Excerto
━━━━━━
Dispõe o art.º 640º do CPC sob a epígrafe “Ónus a cargo do recorrente que impugne a decisão relativa à matéria de facto”

“1. Quando seja impugnada a decisão sobre a matéria de facto, deve o recorrente obrigatoriamente especificar, sob pena de rejeição:

a) Os concretos pontos de facto que considera incorretamente julgados;

b) Os concretos meios probatórios, constantes do processo ou de registo ou gravação nele realizada, que impunham decisão sobre os pontos da matéria de facto impugnados diversa da recorrida;

c) A decisão que, no seu entender, deve ser proferida sobre as questões de facto impugnadas.”

(…).

No caso em apreço, os recorrentes, nas conclusões recursórias, especificam os concretos pontos de facto que impugnam, referindo que devem ser julgados não provados os factos dados como provados e julgados provados os factos dados como não provados, e no corpo das alegações, indicam os meios de prova convocados (documentos e passagens dos depoimentos em foco).
━━━━━━
Amostra de dados
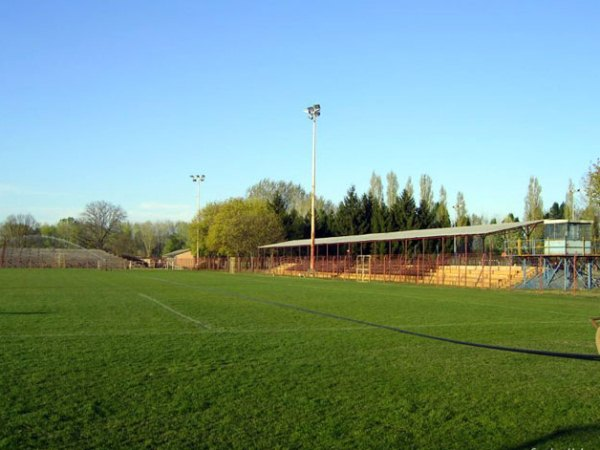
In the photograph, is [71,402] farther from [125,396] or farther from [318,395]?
[318,395]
━━━━━━
Requisitos da tarefa
Responda às perguntas seguintes com base no excerto:
1. Qual é a epígrafe do art.º 640º do CPC?
2. Segundo a alínea a), que pontos de facto deve o recorrente especificar?
3. Em que parte do recurso indicam os recorrentes os meios de prova convocados?

Resultado da tarefa
1. A epígrafe é "Ónus a cargo do recorrente que impugne a decisão relativa à matéria de facto".
2. O recorrente deve especificar os concretos pontos de facto que considera incorretamente julgados.
3. Os recorrentes indicam os meios de prova convocados no corpo das alegações.